=== TASK TO COMPLETE ===
What you return should match the data below exactly, line for line.

=== DATA UNDER STUDY ===
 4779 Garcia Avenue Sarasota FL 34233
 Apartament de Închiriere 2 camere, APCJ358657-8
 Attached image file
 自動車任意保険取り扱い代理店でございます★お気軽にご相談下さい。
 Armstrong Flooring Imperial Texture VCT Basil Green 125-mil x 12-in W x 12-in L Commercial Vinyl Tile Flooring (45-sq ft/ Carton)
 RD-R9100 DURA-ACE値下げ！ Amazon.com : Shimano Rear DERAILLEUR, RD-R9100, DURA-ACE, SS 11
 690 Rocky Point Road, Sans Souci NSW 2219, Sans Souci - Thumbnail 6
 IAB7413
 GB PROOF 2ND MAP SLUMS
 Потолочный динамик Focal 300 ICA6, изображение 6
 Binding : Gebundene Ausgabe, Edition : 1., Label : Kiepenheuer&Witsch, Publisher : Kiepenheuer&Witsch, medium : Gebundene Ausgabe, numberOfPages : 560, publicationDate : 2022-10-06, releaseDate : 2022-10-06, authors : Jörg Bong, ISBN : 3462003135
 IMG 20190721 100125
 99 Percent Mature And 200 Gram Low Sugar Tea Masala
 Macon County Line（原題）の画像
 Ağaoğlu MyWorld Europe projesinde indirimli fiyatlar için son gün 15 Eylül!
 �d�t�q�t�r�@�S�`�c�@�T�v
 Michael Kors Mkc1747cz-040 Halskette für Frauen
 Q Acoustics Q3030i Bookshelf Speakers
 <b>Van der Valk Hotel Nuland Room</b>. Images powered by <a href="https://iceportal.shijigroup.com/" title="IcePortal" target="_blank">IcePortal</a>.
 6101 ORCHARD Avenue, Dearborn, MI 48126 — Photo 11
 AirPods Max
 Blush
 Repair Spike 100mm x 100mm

=== SOLUTION ===
 4779 Garcia Avenue Sarasota FL 34233
 Apartament de Închiriere 2 camere, APCJ358657-8
 Attached image file
 自動車任意保険取り扱い代理店でございます★お気軽にご相談下さい。
 Armstrong Flooring Imperial Texture VCT Basil Green 125-mil x 12-in W x 12-in L Commercial Vinyl Tile Flooring (45-sq ft/ Carton)
 RD-R9100 DURA-ACE値下げ！ Amazon.com : Shimano Rear DERAILLEUR, RD-R9100, DURA-ACE, SS 11
 690 Rocky Point Road, Sans Souci NSW 2219, Sans Souci - Thumbnail 6
 IAB7413
 GB PROOF 2ND MAP SLUMS
 Потолочный динамик Focal 300 ICA6, изображение 6
 Binding : Gebundene Ausgabe, Edition : 1., Label : Kiepenheuer&Witsch, Publisher : Kiepenheuer&Witsch, medium : Gebundene Ausgabe, numberOfPages : 560, publicationDate : 2022-10-06, releaseDate : 2022-10-06, authors : Jörg Bong, ISBN : 3462003135
 IMG 20190721 100125
 99 Percent Mature And 200 Gram Low Sugar Tea Masala
 Macon County Line（原題）の画像
 Ağaoğlu MyWorld Europe projesinde indirimli fiyatlar için son gün 15 Eylül!
 �d�t�q�t�r�@�S�`�c�@�T�v
 Michael Kors Mkc1747cz-040 Halskette für Frauen
 Q Acoustics Q3030i Bookshelf Speakers
 <b>Van der Valk Hotel Nuland Room</b>. Images powered by <a href="https://iceportal.shijigroup.com/" title="IcePortal" target="_blank">IcePortal</a>.
 6101 ORCHARD Avenue, Dearborn, MI 48126 — Photo 11
 AirPods Max
 Blush
 Repair Spike 100mm x 100mm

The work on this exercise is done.